The Thesaurus frontend is a web interface developed by the project itself and offers all the functions of a modern and user-friendly database: a free-text search across the entire database, an expert search for individual fields or several fields to be searched in combination, and numerous filter options. In keeping with the Thesaurus' central interest in images of antiquities, navigation from record to record is via the images wherever possible. There are convenient full-screen views of individual records as well as the function of direct image and object comparison between two records. If the individual data set focuses on a single illustration, its context on the plate or book page is always immediately recognisable, and navigation to records of neighbouring illustrations can also take place directly via the image.

The frontend was developed using the technologies Vue.js 2 with Vuetify. A switch to Vue.js 3 is planned in the near future. The free text search is based on an Elasticsearch index.

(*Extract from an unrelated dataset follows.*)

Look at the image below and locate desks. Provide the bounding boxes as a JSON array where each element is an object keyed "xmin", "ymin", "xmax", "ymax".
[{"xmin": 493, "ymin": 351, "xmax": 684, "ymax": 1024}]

RDF, CIDOC CRM, Triplestore

One goal of the Thesaurus in the digital domain is to publish the data collected by the project in the Semantic Web, i.e. to enable their further dissemination and processing according to the FAIR principles (Findable, Accessible, Interoperable, Reusable). A prerequisite for this is the transfer of the data recorded by the Thesaurus from heidICON's relational data model (see below) into an RDF model compatible with CIDOC CRM, which has become standard in the cultural heritage sector, and the establishment of a public SPARQL endpoint through which the semantically modelled data can be automatically queried and further used. Therefore, the conceptual mapping of the heidICON data model to the CIDOC CRM took place, followed by the programming of the corresponding software pipeline. The Python programming language was used for this.

This data conversion also opens up new possibilities for processing the data differently and more diversely within the project and enriching it with external information, e.g. for persons and places that do not receive their own records within the Thesaurus because heidICON's data model does not provide for this. Therefore, the Thesaurus itself accesses the CIDOC-CRM-mapped RDF data stored in a local triplestore, selectively enriches it with external data (e.g. from Wikidata) and forwards it to the Thesaurus frontend. Currently, Blazegraph is used as a triplestore.

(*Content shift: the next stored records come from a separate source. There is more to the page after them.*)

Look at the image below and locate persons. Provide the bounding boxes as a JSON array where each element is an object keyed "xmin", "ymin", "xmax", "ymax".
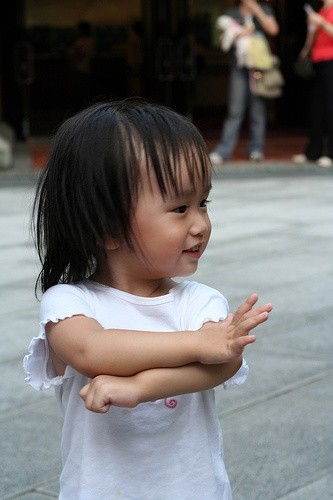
[
  {"xmin": 293, "ymin": 0, "xmax": 333, "ymax": 167},
  {"xmin": 22, "ymin": 98, "xmax": 273, "ymax": 500},
  {"xmin": 209, "ymin": 0, "xmax": 278, "ymax": 164}
]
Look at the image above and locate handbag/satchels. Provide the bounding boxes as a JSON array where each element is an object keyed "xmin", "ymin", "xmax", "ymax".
[
  {"xmin": 294, "ymin": 53, "xmax": 317, "ymax": 81},
  {"xmin": 247, "ymin": 67, "xmax": 287, "ymax": 99}
]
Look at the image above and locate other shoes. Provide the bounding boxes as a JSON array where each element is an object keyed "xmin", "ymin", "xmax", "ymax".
[
  {"xmin": 317, "ymin": 156, "xmax": 333, "ymax": 168},
  {"xmin": 293, "ymin": 152, "xmax": 307, "ymax": 163},
  {"xmin": 209, "ymin": 150, "xmax": 224, "ymax": 166},
  {"xmin": 250, "ymin": 150, "xmax": 265, "ymax": 162}
]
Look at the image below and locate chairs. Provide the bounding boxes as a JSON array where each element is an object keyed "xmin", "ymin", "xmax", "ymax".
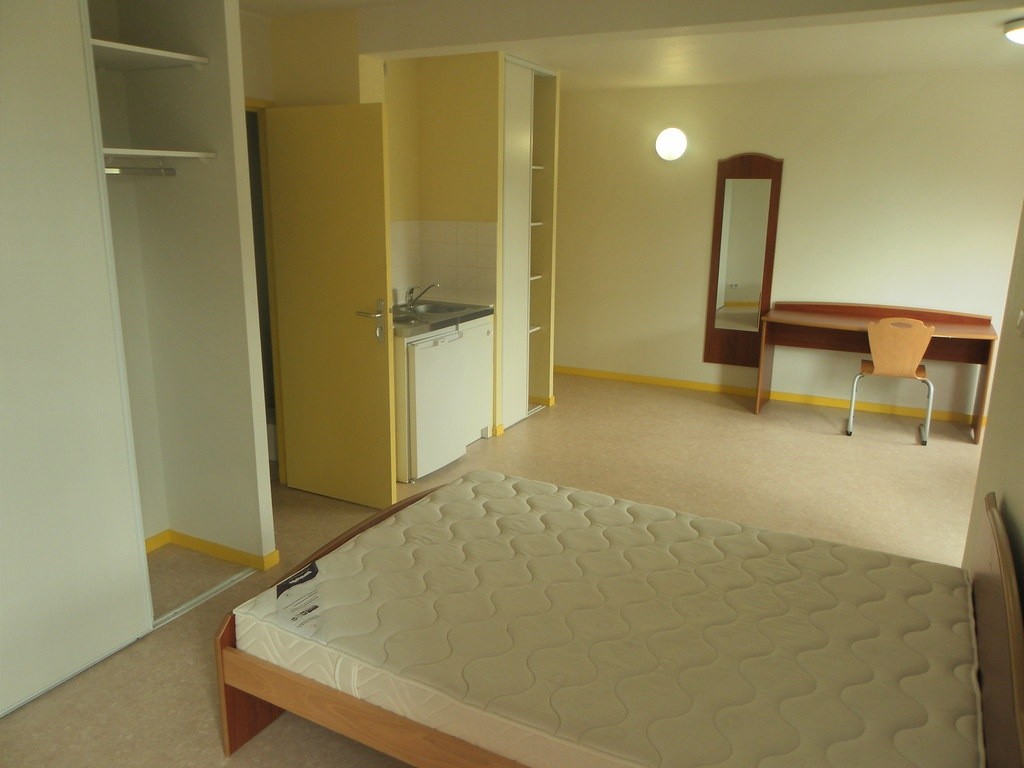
[{"xmin": 842, "ymin": 316, "xmax": 939, "ymax": 448}]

Comprehensive documentation of the mapping and the setup of the SPARQL endpoint will follow later in 2023. The software developed by the project will also be published.

Backend

In order to meet the requirements formulated by the initiative for a national research data infrastructure (NFDI), the project is entering into a partnership with Heidelberg University Library. As the main pillar of the DFG-funded ‘Fachinformationsdienste’ arthistoricum.net for art history and Propylaeum for classical studies, Heidelberg University Library offers a digital infrastructure for the backend of the Thesaurus database that is designed for the long term and has been tested in numerous applications and cooperations.

The object and image database heidICON serves the Thesaurus as an instrument for data collection. The data model of heidICON and the database management system Easydb (version 5), which is currently being used, are both generically designed and implemented in such a way that they can do justice to a wide range of topics, in particular also to the potential complexities of cultural heritage objects, as the Thesaurus investigates them. The data model incorporates authority data from the GND and other providers, and is also largely mapped to the LIDO data exchange format, so that standardised data exports to aggregators such as the Deutsche Digitale Bibliothek, Europeana or the Graphikportal are possible. In addition, the heidICON data can be fully accessed via the Easydb API. Finally, all data from heidICON and from the digitisation platform DWork are integrated into a powerful backup and long-term archiving system (heiARCHIVE).